AWS Shield

AWS Shield is designed to protect applications against Distributed Denial of Service (DDoS) attacks, which can overwhelm and disable internet-facing resources. The service automatically detects and mitigates sophisticated network-level DDoS events, targeting layers 3, 4, 6, and 7 of the OSI model.

Technically, AWS Shield integrates deeply with AWS infrastructure, allowing it to scrub bad traffic at specific layers, such as mitigating SYN floods, UDP floods, and other reflection attacks through deterministic packet filtering and priority-based traffic shaping. This integration enables real-time monitoring and mitigation, with the capability to protect up to 1,000 resource types per AWS account, including Amazon EC2 instances, Elastic Load Balancers, Amazon CloudFront distributions, and Amazon Route 53 hosted zones.

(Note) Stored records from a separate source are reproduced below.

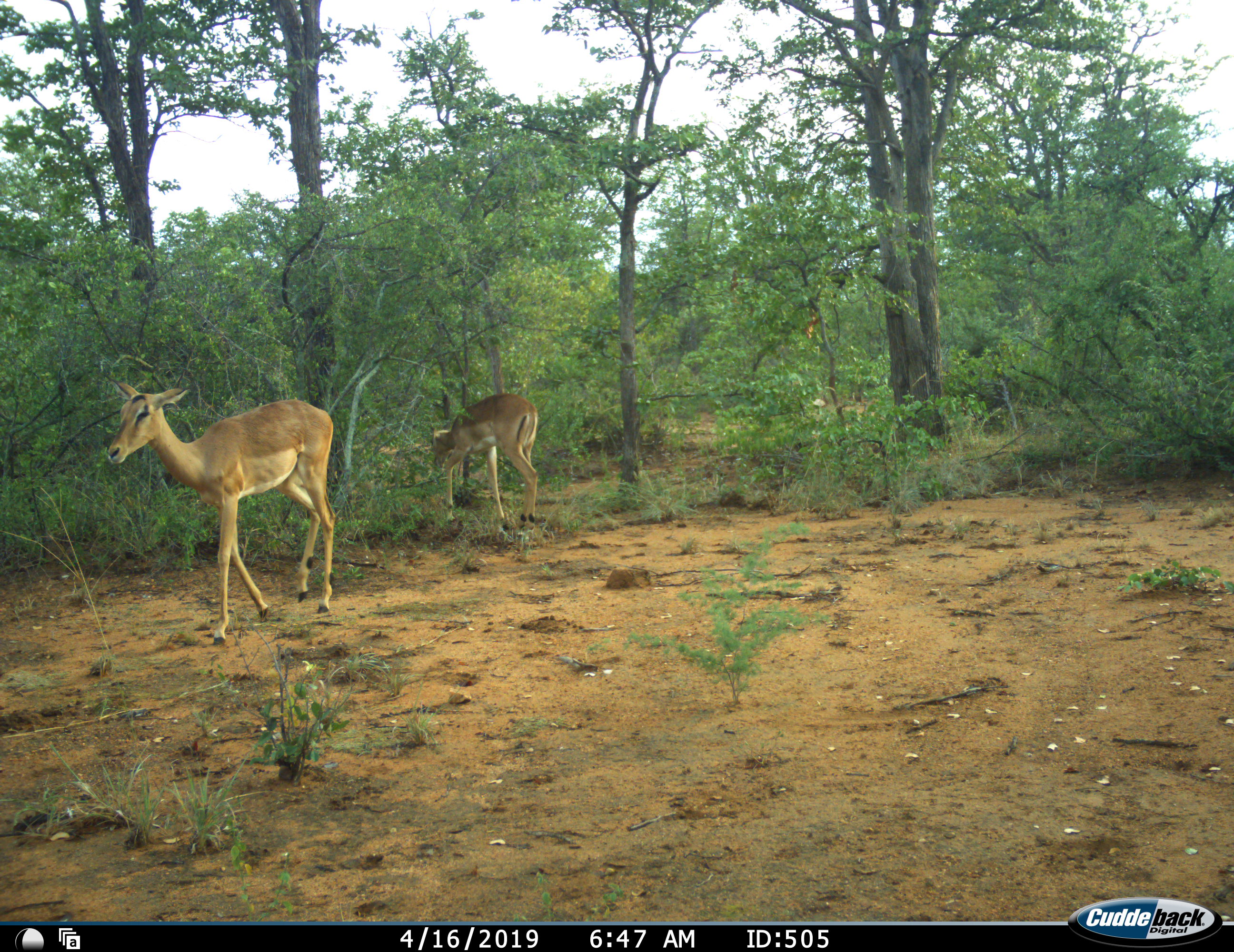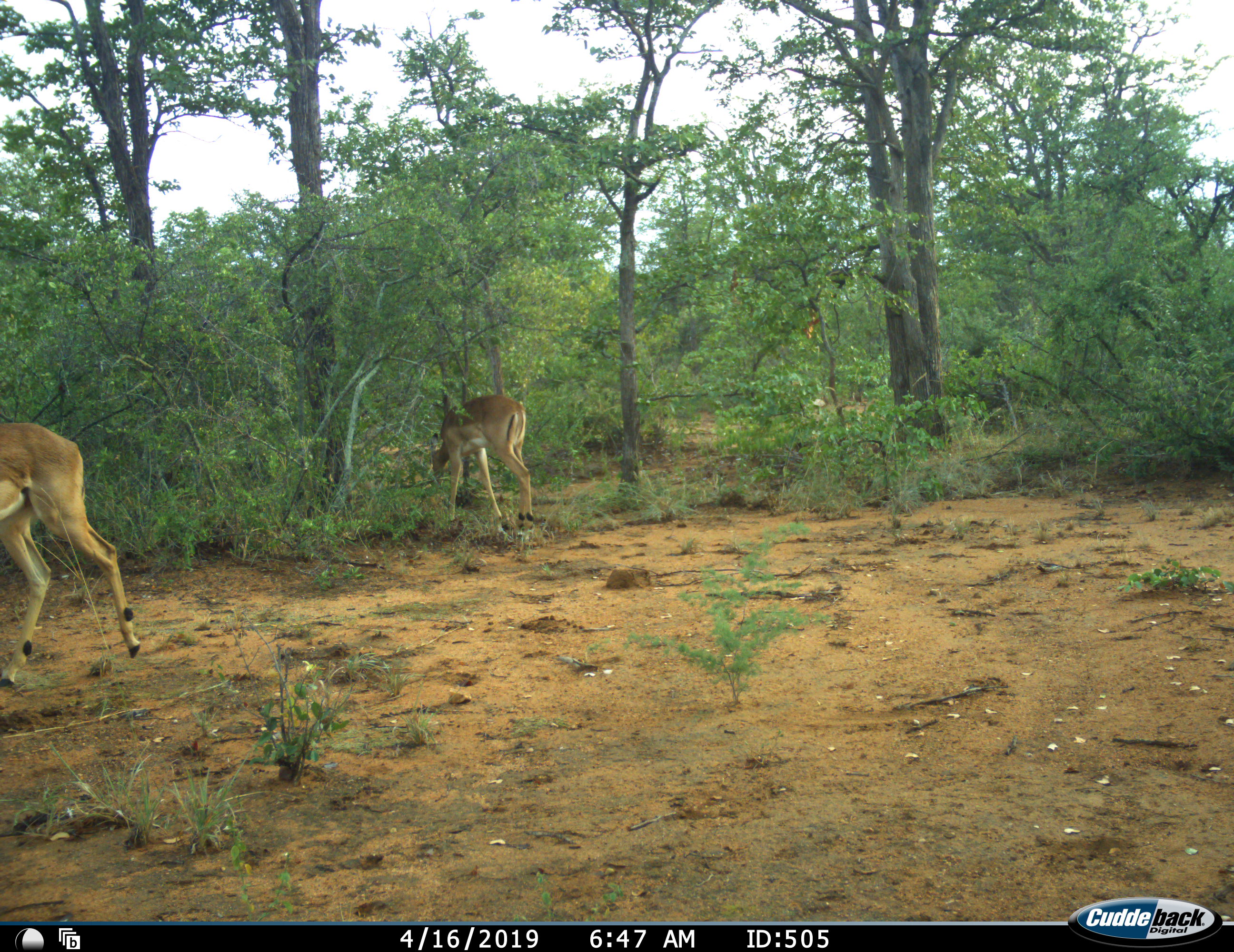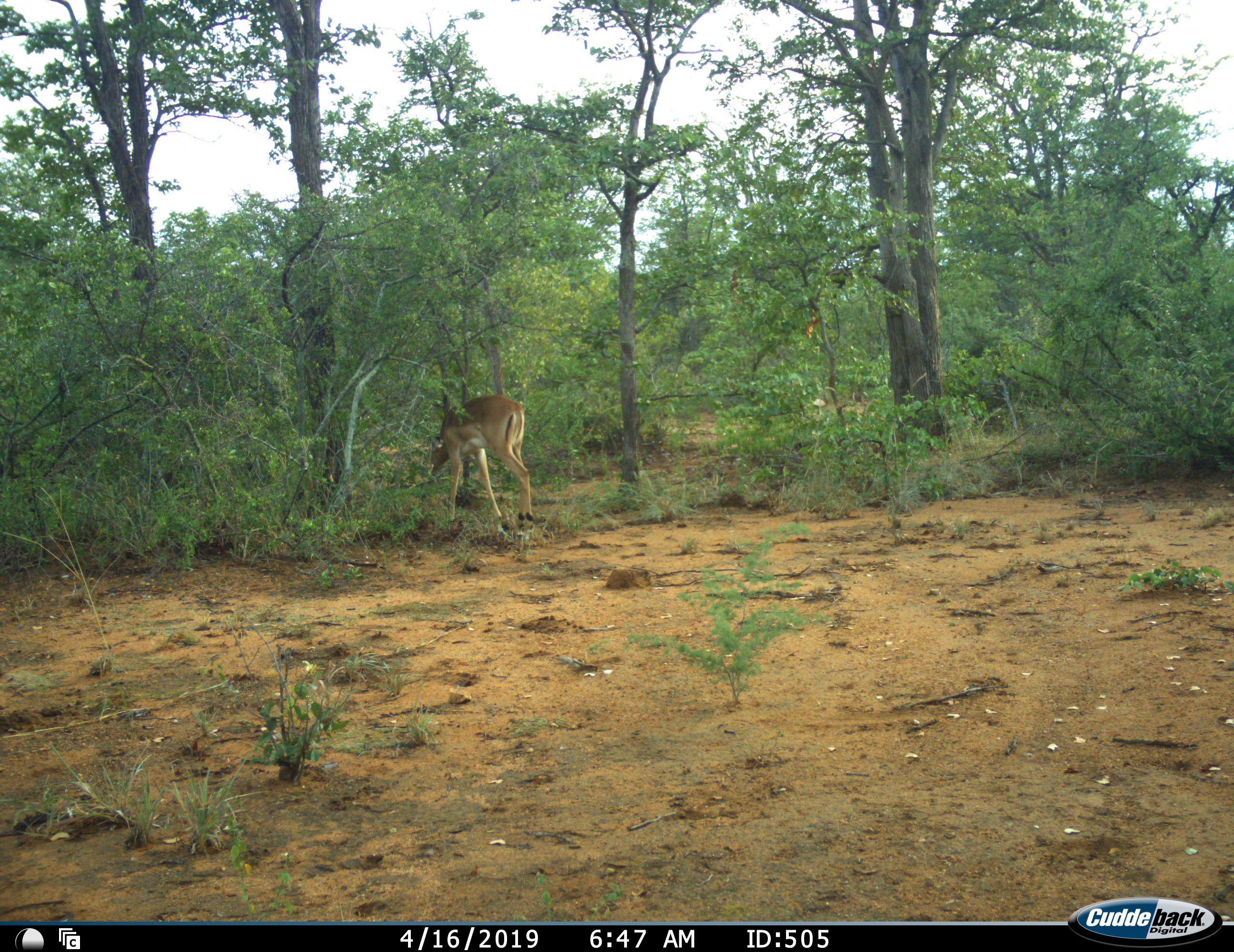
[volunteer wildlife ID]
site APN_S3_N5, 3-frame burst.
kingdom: Animalia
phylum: Chordata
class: Mammalia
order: Artiodactyla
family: Bovidae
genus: Aepyceros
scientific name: Aepyceros melampus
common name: impala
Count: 2.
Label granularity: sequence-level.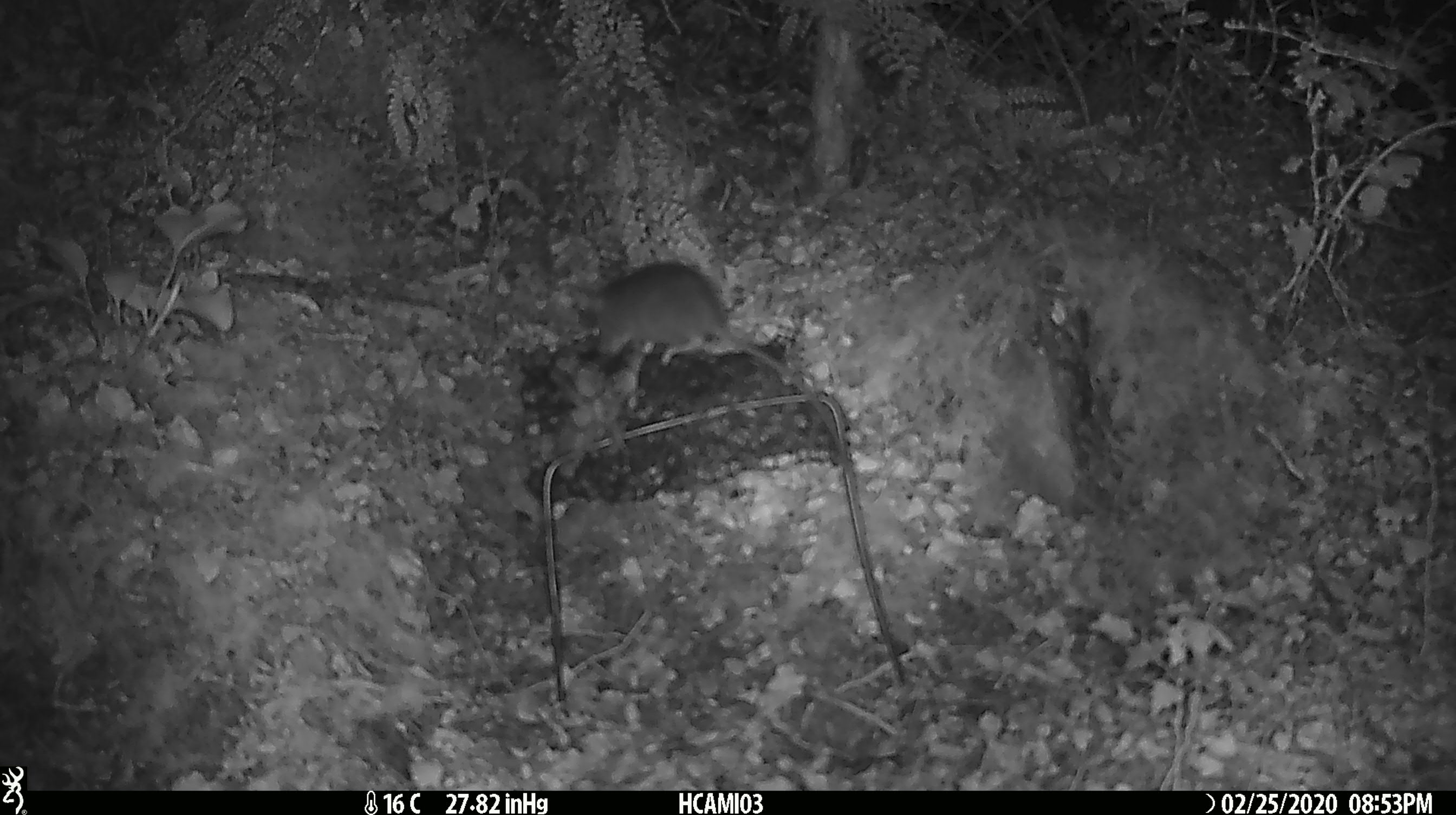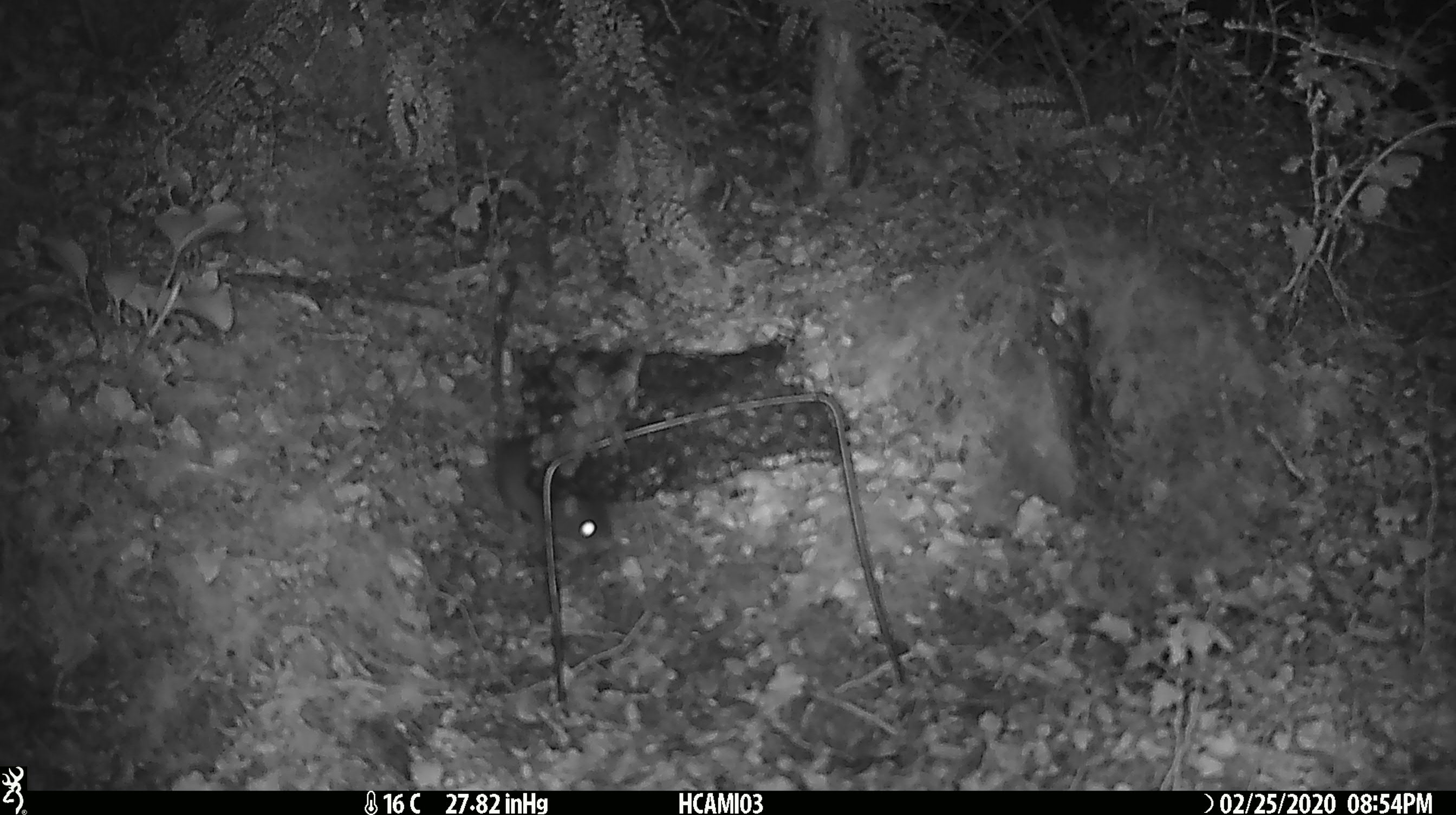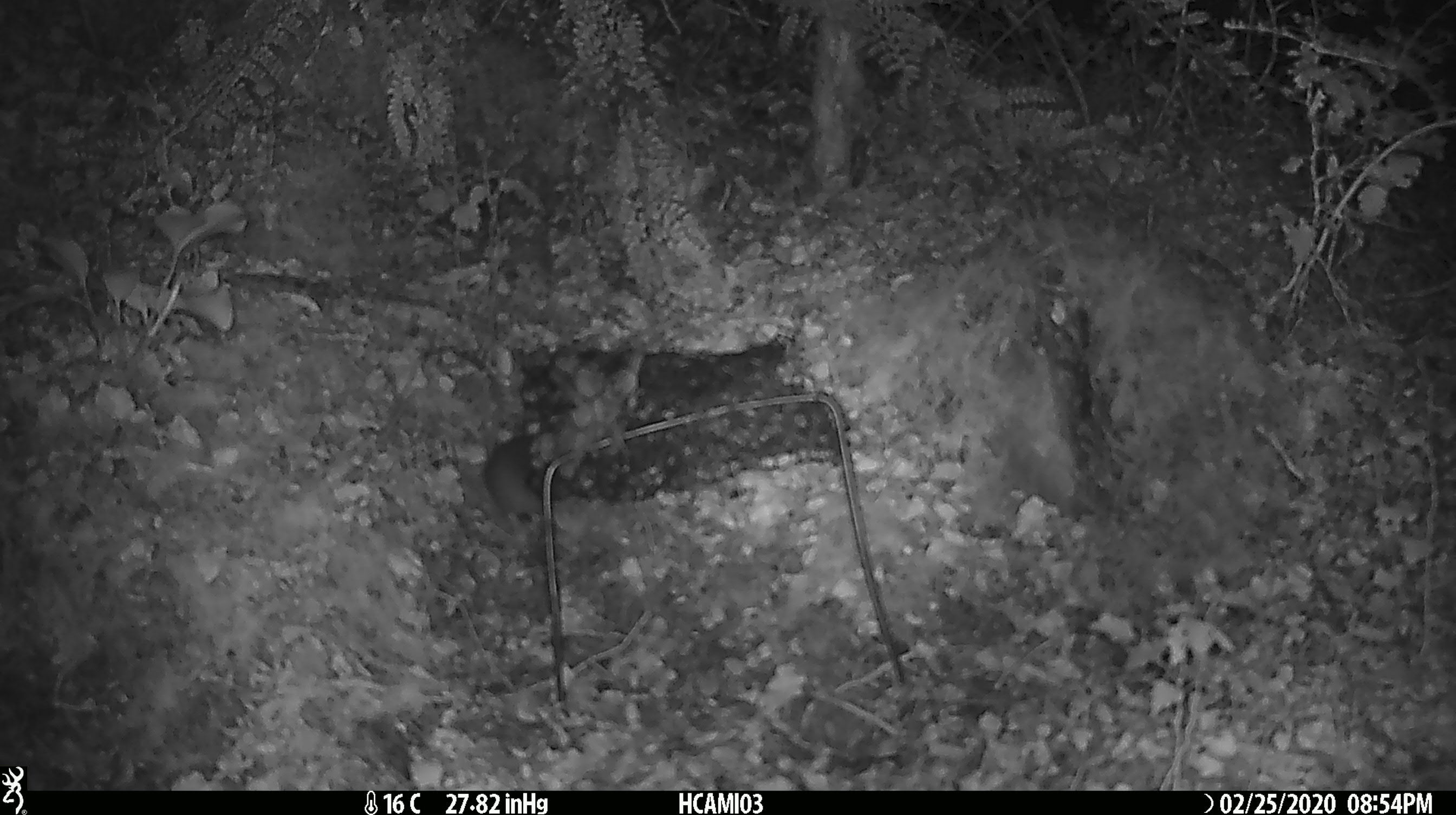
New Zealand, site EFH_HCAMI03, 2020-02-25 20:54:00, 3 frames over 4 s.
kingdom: Animalia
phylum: Chordata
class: Mammalia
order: Rodentia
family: Muridae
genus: Mus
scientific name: Mus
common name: mouse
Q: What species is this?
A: Mouse (Mus).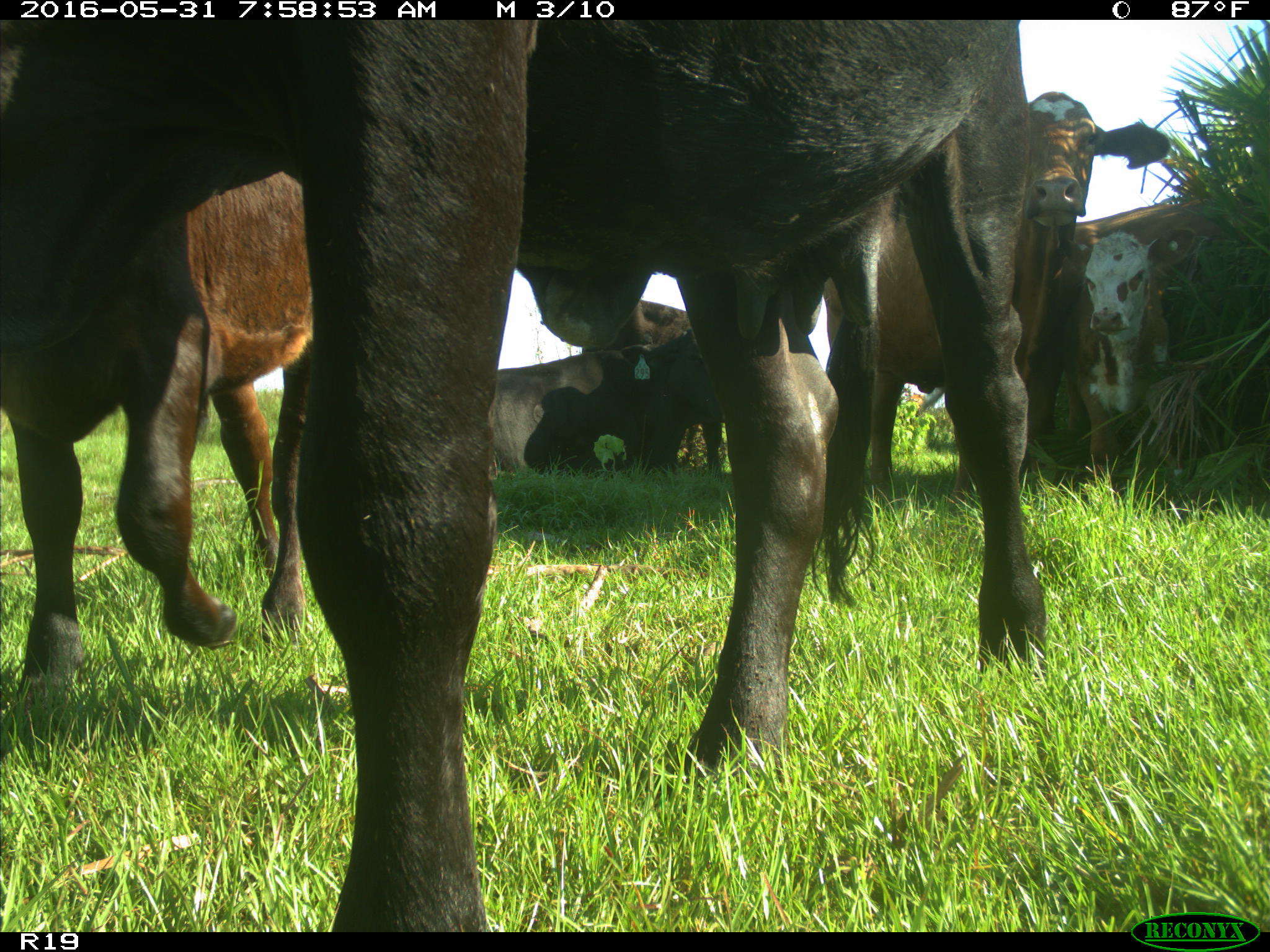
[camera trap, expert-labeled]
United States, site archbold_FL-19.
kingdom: Animalia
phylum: Chordata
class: Mammalia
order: Artiodactyla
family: Bovidae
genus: Bos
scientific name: Bos taurus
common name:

Operationally, Shield Advanced, the enhanced version of AWS Shield, offers additional capabilities such as health-based detection using Amazon Route 53 health checks, protection groups for logical resource grouping, and enhanced visibility into DDoS events through real-time metrics and reports accessible via the Shield Advanced API, console, and Amazon CloudWatch metrics. However, this advanced protection comes with specific limitations, such as the need for explicit resource specification and potential additional costs for non-standard AWS WAF usage beyond the covered capacities (e.g., more than 1,500 web ACL capacity units or larger request body sizes).

The service also leverages the AWS Shield Response Team (SRT) for expert assistance during DDoS events, but this requires a subscription to the Business Support or Enterprise Support plan. Centralized management through AWS Firewall Manager simplifies the application of Shield Advanced protections across multiple accounts and resources, further streamlining DDoS defense strategies.